*ЗАДАНИЕ 1*. Выпишите все вопросительные предложения из текста о доктринах спасения.
*ЗАДАНИЕ 2*. Повторите дословно фрагмент текста о доктринах спасения от слов «Ошибка любой доктрины» до слов «взваливает на себя.».

*ТЕКСТ ДЛЯ ЧТЕНИЯ*.
|---|
Доктрины спасения имеют смысл лишь в том случае, если мы исходим из тождественности существования и страдания. К такой тождественности нас приводят не скороспелые умозаключения и не бесконечные рассуждения, а бессознательное суммирование всех наших мгновений и всех слагающих нашего жизненного опыта, от ничтожнейших до глобальных. Когда мы носим в себе зерна разочарования и нечто вроде жажды увидеть их проросшими, желание того, чтобы мир на каждом шагу развеивал наши надежды, увеличивает сладострастные подтверждения зла. Аргументы приходят на ум потом; так возникает доктрина, после чего остается еще опасность «благоразумия». А что, если не искать избавления от страданий и не пытаться преодолеть противоречия и конфликты, если предпочесть оттенки незавершенного и эмоциональную диалектику однообразию возвышенного тупика? Спасение завершает все; покончит оно и с нами. Кто же, будучи спасенным, еще посмеет назваться живым? Ведь реально мы живем, лишь отвергая освобождение от страдания и принимая религиозное искушением нерелигиозностью. Спасение неотступно следует лишь за убийцами и святыми
— за теми, кто убил или превозмог себя; прочие же — беспробудно пьяные
— влачат свои дни в несовершенстве...
Ошибка любой доктрины избавления состоит в уничтожении поэзии, стремлении развеять атмосферу незавершенности. Если бы поэт стремился спастись, он изменил бы самому себе: спасение — это смерть песни, отрицание искусства и духа. Как можно чувствовать себя солидарным с завершенностью? Мы можем совершенствовать и пестовать наши горести, но каким образом можно от них освободиться, не лишившись почвы под ногами? Покорно принимая проклятие, мы существуем, только пока страдаем. Душа обретает величие и погибает только через количество невыносимого, которое она взваливает на себя.
|---|
*ИСХОДНЫЕ ДАННЫЕ*.

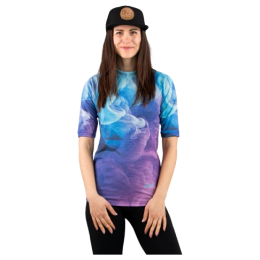 Жіноча функціональна футболка Drexiss All Mist Violet Merino Active синій/фіолетовий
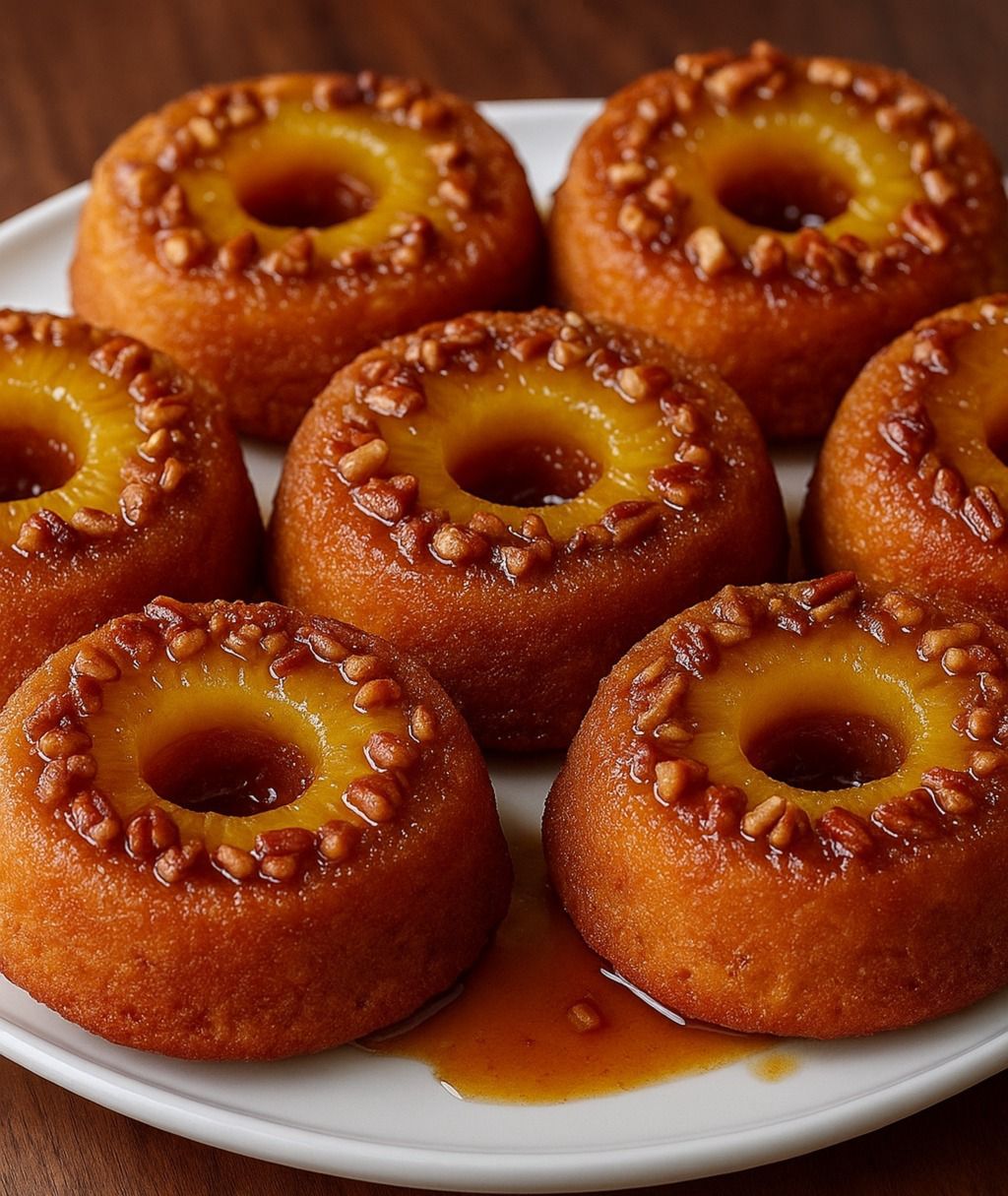 Sweet Potato Pineapple Upside Down Donut Rings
|---|
*ПОЛЕ ДЛЯ ОТВЕТА 1*.
1. А что, если не искать избавления от страданий и не пытаться преодолеть противоречия и конфликты, если предпочесть оттенки незавершенного и эмоциональную диалектику однообразию возвышенного тупика?
2. Кто же, будучи спасенным, еще посмеет назваться живым?
3. Как можно чувствовать себя солидарным с завершенностью?
4. Мы можем совершенствовать и пестовать наши горести, но каким образом можно от них освободиться, не лишившись почвы под ногами?

*ПОЛЕ ДЛЯ ОТВЕТА 2*.
Ошибка любой доктрины избавления состоит в уничтожении поэзии, стремлении развеять атмосферу незавершенности. Если бы поэт стремился спастись, он изменил бы самому себе: спасение — это смерть песни, отрицание искусства и духа. Как можно чувствовать себя солидарным с завершенностью? Мы можем совершенствовать и пестовать наши горести, но каким образом можно от них освободиться, не лишившись почвы под ногами? Покорно принимая проклятие, мы существуем, только пока страдаем. Душа обретает величие и погибает только через количество невыносимого, которое она взваливает на себя.